Fernando Alonso says he wanted the rain-soaked Daytona 24 Hours to be stopped several laps before it finally was, even though he was running second at the time.
The two-time Formula 1 champion was instrumental in securing victory for the #10 Wayne Taylor Racing Cadillac he shared with Renger van der Zande, Jordan Taylor and Kamui Kobayashi, starring in wet conditions that characterised the final part of the race.
Alonso pulled out a lead of 55 seconds in the early hours of the morning before the race was red-flagged a first time, and had just retaken the lead from the Action Express Cadillac of Felipe Nasr when the race was halted for a second time with a little under two hours left on the clock, as Nasr went wide at Turn 1.
Speaking after the race, Alonso said the worsening conditions in the run-up to the second stoppage were such that he was calling for the race to be neutralised before he passed Nasr.
"I called a lot of times, when I was second, over the radio that a safety car was necessary," said Alonso.
"The last five, seven laps of the race were not right, for anyone on track.
"The visibility was nearly zero, we could not be flat-out on the straights, the car was moving, the TC [traction control] was coming in sixth gear at 200mph, [and] there were parts of different cars in different parts of the track, because people were losing bodywork here and there.
"I was calling the team for a safety car immediately because I could not see anything.

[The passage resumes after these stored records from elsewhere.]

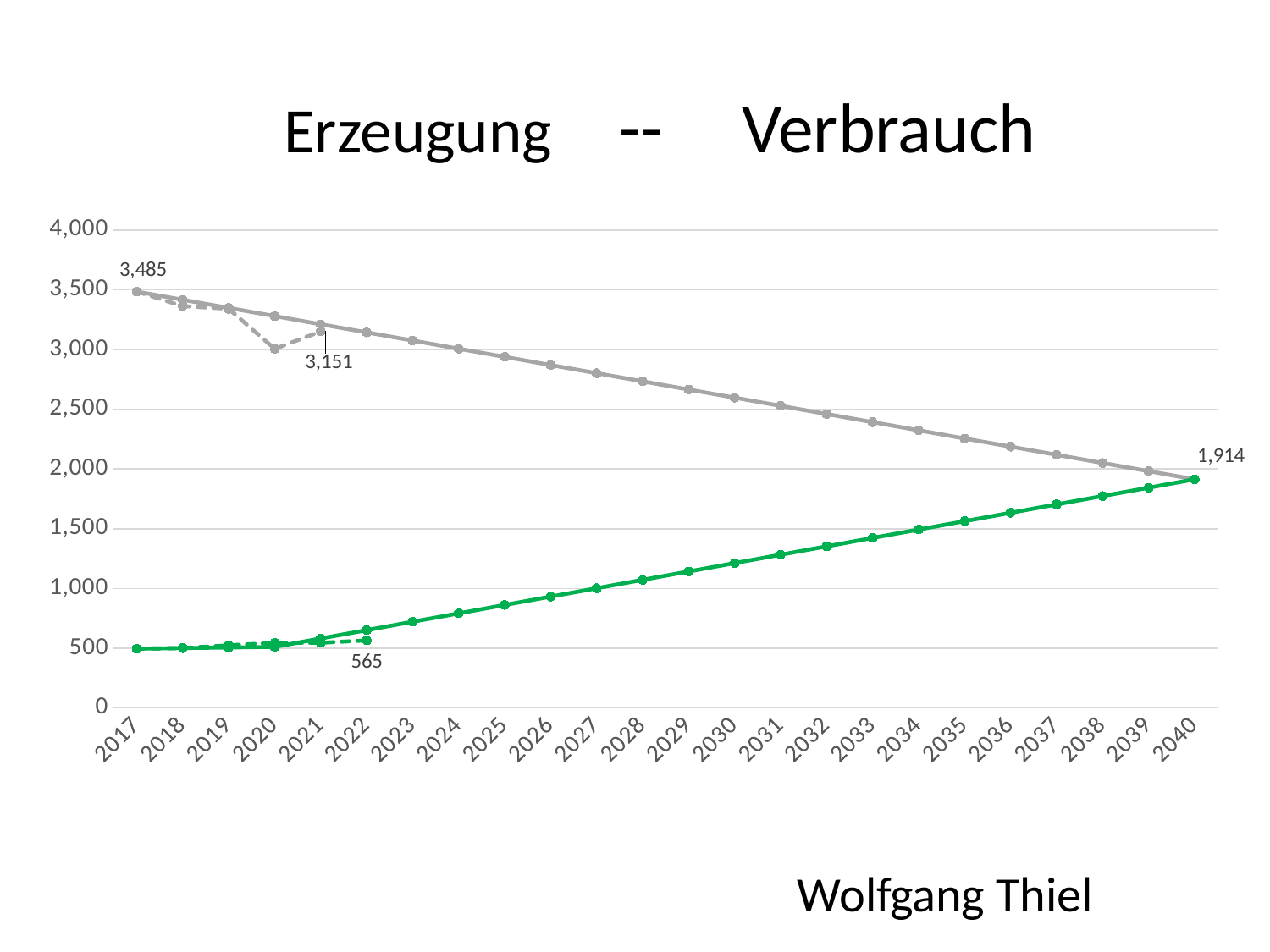
What value is labelled on the gray line at 2017? 3,485 Is the value of the gray line in 2035 greater or less than 2,500? less Is the value of the green line in 2030 greater or less than 1,000? greater In 2017, which line has the larger value, the gray line or the green line? gray line Does the gray line rise or fall from 2017 to 2040? fall What is the difference between the gray line's labelled 2017 value and its labelled 2040 value? 1,571 How many years are shown on the x axis? 24 What is the title of the chart? Erzeugung -- Verbrauch What value is labelled at 2040, where the gray and green lines meet? 1,914 What value is labelled on the green dashed line? 565 What kind of chart is shown on the slide? line chart Does the green line rise or fall from 2017 to 2040? rise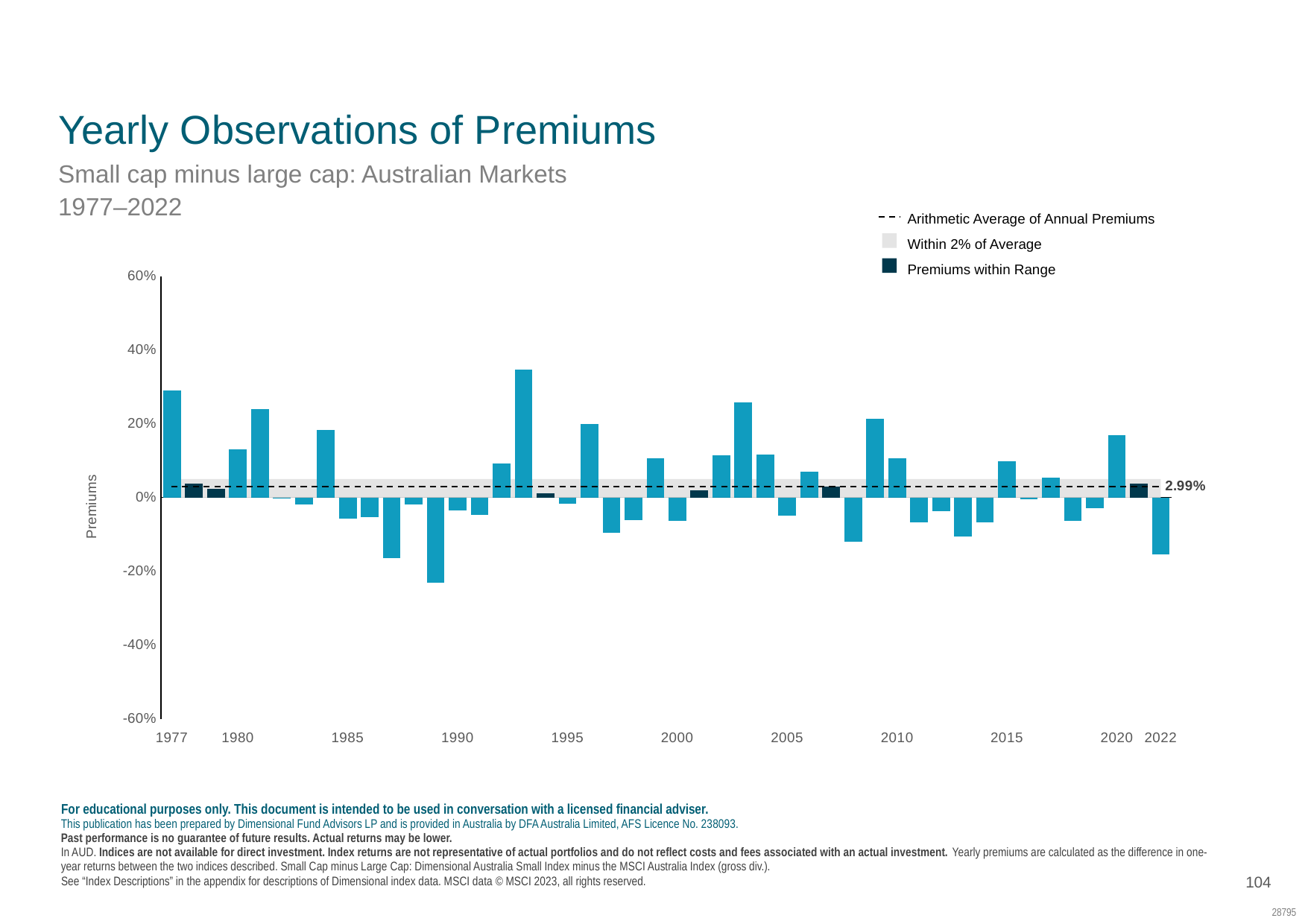
Is the premium for 1989 greater or less than -20%? less What kind of chart is shown on the slide? Bar chart Is the premium for 2022 greater or less than 0%? less Is the premium for 2020 greater or less than 0%? greater Which year has the lowest premium on the chart? 1989 What is the arithmetic average of annual premiums shown on the chart? 2.99% What is the title of the chart on the slide? Yearly Observations of Premiums Which year has the highest premium on the chart? 1993 How many entries does the chart legend list? 3 Which year has the larger premium, 1977 or 1980? 1977 How many years are covered by the chart? 46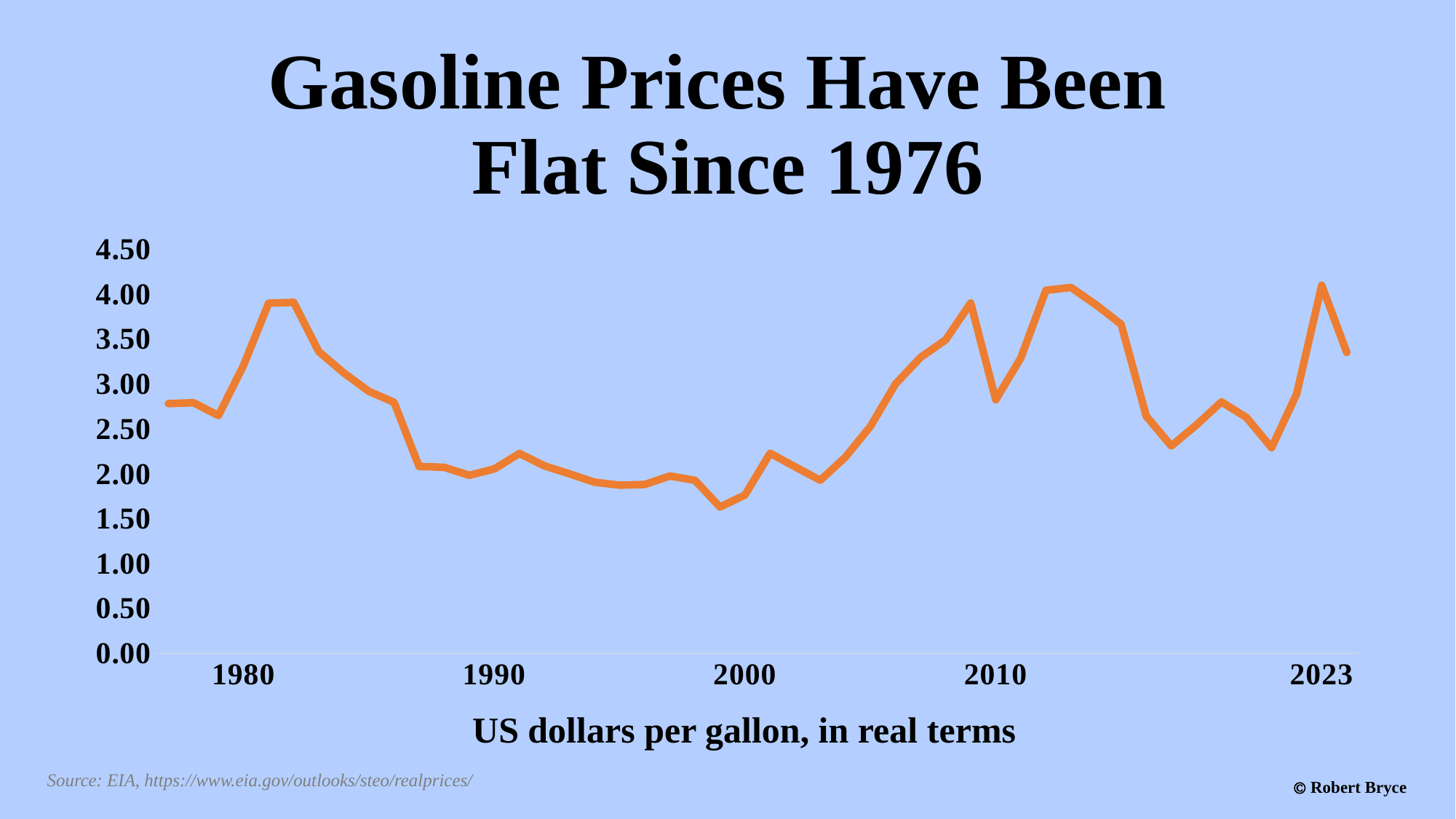
Is the value for 2000 greater or less than 2.00? less What unit is the chart's data measured in, according to the axis label below the chart? US dollars per gallon, in real terms Is the value for 2023 greater or less than 3.50? greater Is the value for 2010 greater or less than 3.50? less Do the values generally rise or fall between 2000 and 2010? rise Do the values generally rise or fall between 1980 and 1990? fall What kind of chart is shown on the slide? line chart What is the title of the chart? Gasoline Prices Have Been Flat Since 1976 How many lines (data series) are plotted on the chart? 1 Which is larger, the value for 2000 or the value for 2023? 2023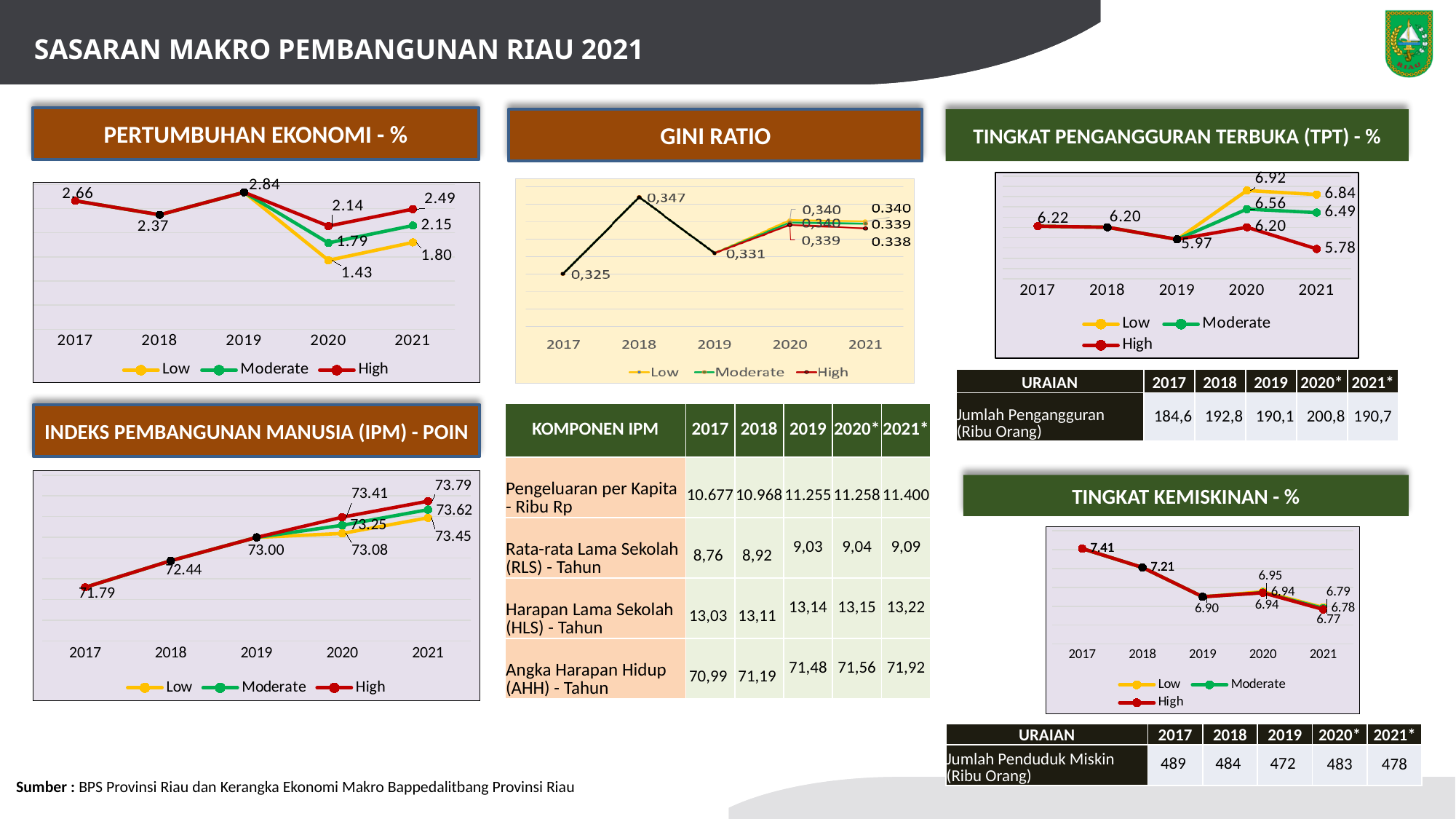
In the TINGKAT KEMISKINAN - % chart, what is the value for 2017? 7.41 In the INDEKS PEMBANGUNAN MANUSIA (IPM) - POIN chart, what is the High series value for 2021? 73.79 In the GINI RATIO chart, which year has the highest value? 2018 In the INDEKS PEMBANGUNAN MANUSIA (IPM) - POIN chart, do the values rise or fall from 2017 to 2019? rise In the PERTUMBUHAN EKONOMI - % chart, what is the value for 2019? 2.84 In the PERTUMBUHAN EKONOMI - % chart, what is the Low series value for 2020? 1.43 In the TINGKAT PENGANGGURAN TERBUKA (TPT) - % chart, what is the Low series value for 2020? 6.92 In the PERTUMBUHAN EKONOMI - % chart, what is the difference between the High and Low values for 2021? 0.69 How many series does the legend of the TINGKAT KEMISKINAN - % chart list? 3 What kind of chart is the PERTUMBUHAN EKONOMI - % chart? line chart In the TINGKAT PENGANGGURAN TERBUKA (TPT) - % chart, which is larger for 2021: the Moderate value or the High value? Moderate In the GINI RATIO chart, what is the value for 2017? 0,325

Felipe went a little bit long into Turn 1, we took the lead. We were just lucky in that moment.
"I think conditions were OK to stop the race seven laps before we did, and at that moment we were second."
Alonso and Taylor drove for around seven hours each, with Alonso returning to the wheel for a third time ahead of the crucial final stages.
Taylor said the decision to put Alonso back in the car was made by all four WTR drivers and was based on his earlier experience of the track conditions.
"We knew it would be wet at the end, and Fernando was the only one that had driven in the wet," Taylor explained.
"So it was about the timing of how to get him back with the four-hour [rule] - you can only drive four hours in every six.
"It was just up to the team and us [drivers] to talk about it to see who was most comfortable and confident.
"Fernando was the one that drove into the wet conditions and was most comfortable and confident already, so we made that call with six or seven hours to go."